Using the information:
**A.** Output the part of the article on liver cancer stem cells that opens with the words containing "Using a liver-specific" and closes with "of the mouse.", copying it word for word.
**B.** Answer these questions from the article on liver cancer stem cells, one answer per line, marked (i), (ii), (iii):
(i) In which journal was the research published?
(ii) Which mouse model did the team use?
(iii) What happens to hepatocytes during chronic liver injury?
**C.** For each statement, say whether it agrees with the article on liver cancer stem cells. Answer yes or no, and quote the words from the article that decide it.
(i) The team was led by C. Bart Rountree.
(ii) Tumors were present in the mice when the cells were isolated.
(iii) Liver stem cells are plentiful in a healthy liver.

Extract provided:
========================
Penn State College of Medicine researchers, in collaboration with colleagues at the University of Southern California, have taken an important step in understanding the role of cancer. Using a unique approach that involves study of individual cells, the team, led by C. Bart Rountree, M.D., has demonstrated for the first time a population of cancer stem cells in the liver prior to tumor formation. The research, published in the journal Stem Cells, shows a potential link between liver stem cells and liver cancer.

Using a liver-specific PTEN (phosphatase and tensin homolog deleted on chromosome 10) mouse model allowed Rountree and his colleagues to study the microenvironment of the liver without affecting the rest of the mouse.

“The PTEN knock-out mouse is one model of chronic liver injury that ultimately leads to liver cancer. During chronic injury, liver stem cells proliferate, and at times of healthy liver, the liver stem cells are very rare,” Rountree said. “We were initially looking for what is driving liver stem cell proliferation during chronic liver injury.

“We started investigating liver stem cells in many different liver injury models with the idea we may be able to help people with liver disease, but we discovered that some cells we isolated were malignant,” Rountree said. “It was quite a surprise for us because there were not any tumors in the mice when we isolated the cells.”

The liver is the only organ in the body that is able to fully regenerate itself. The cells of the liver, including hepatocytes and cholangiocytes, can divide and repopulate themselves. With chronic liver injury, including by a virus or alcoholism, the hepatocytes lose the ability to make more of themselves. In that setting, liver stem cells proliferate and can make either of the cell types. However, patients with chronic injury also develop liver cancer, opening the possibility that the stem cells are involved in tumor formation.
========================
Listed records:
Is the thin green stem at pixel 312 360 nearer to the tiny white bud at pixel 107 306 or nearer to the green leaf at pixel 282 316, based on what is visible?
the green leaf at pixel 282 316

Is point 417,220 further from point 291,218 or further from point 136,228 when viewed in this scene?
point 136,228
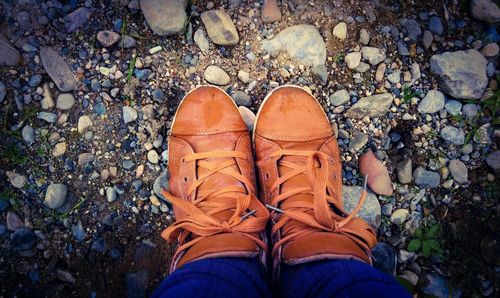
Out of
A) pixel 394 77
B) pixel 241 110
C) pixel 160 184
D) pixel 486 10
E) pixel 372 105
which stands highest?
pixel 486 10

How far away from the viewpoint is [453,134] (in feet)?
7.32

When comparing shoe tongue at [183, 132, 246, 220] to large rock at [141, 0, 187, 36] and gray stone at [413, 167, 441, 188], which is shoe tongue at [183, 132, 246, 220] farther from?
gray stone at [413, 167, 441, 188]

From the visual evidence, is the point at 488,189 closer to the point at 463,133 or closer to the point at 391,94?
the point at 463,133

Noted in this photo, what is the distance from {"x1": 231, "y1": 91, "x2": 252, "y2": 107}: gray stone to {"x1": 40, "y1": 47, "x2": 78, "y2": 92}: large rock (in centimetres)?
89

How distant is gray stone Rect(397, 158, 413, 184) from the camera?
2.21 m

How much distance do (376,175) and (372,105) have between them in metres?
0.39

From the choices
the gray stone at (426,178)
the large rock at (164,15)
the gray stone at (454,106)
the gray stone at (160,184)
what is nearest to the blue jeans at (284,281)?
the gray stone at (160,184)

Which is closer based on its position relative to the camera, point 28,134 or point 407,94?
point 28,134

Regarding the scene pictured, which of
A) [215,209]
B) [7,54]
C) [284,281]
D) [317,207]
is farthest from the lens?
[7,54]

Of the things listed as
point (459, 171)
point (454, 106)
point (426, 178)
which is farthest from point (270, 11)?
point (459, 171)

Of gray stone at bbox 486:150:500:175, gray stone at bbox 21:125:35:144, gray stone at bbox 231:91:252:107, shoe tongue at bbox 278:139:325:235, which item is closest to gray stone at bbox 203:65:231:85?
gray stone at bbox 231:91:252:107

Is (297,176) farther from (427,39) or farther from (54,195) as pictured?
(54,195)

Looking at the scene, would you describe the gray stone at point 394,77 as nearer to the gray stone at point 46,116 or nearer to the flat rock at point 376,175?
the flat rock at point 376,175

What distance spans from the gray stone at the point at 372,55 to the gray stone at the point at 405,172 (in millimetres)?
585
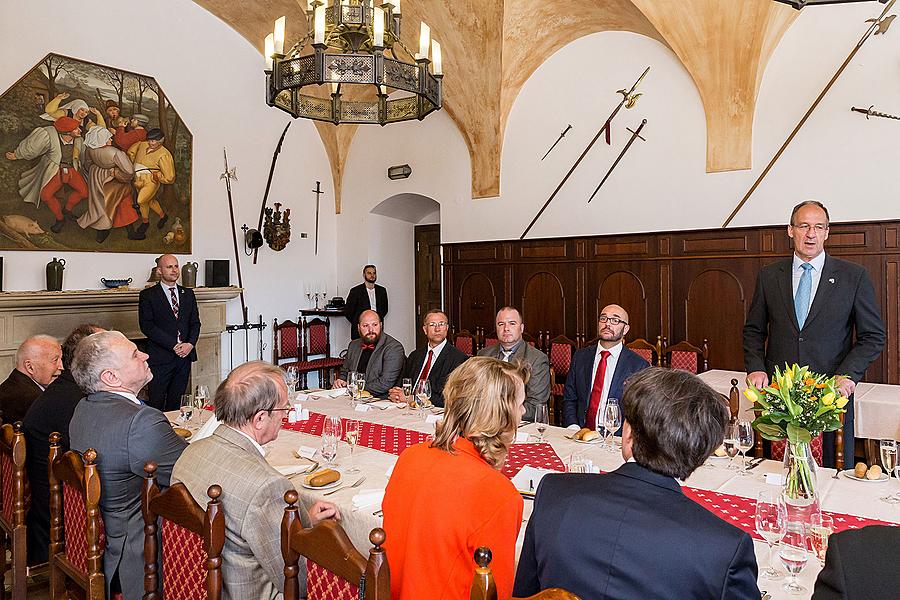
========================
Answers by item:
**A.**
Using a liver-specific PTEN (phosphatase and tensin homolog deleted on chromosome 10) mouse model allowed Rountree and his colleagues to study the microenvironment of the liver without affecting the rest of the mouse.

**B.**
(i) Stem Cells
(ii) A liver-specific PTEN (phosphatase and tensin homolog deleted on chromosome 10) mouse model
(iii) They lose the ability to make more of themselves.

**C.**
(i) Yes: "the team, led by C. Bart Rountree, M.D."
(ii) No: "there were not any tumors in the mice when we isolated the cells"
(iii) No: "at times of healthy liver, the liver stem cells are very rare"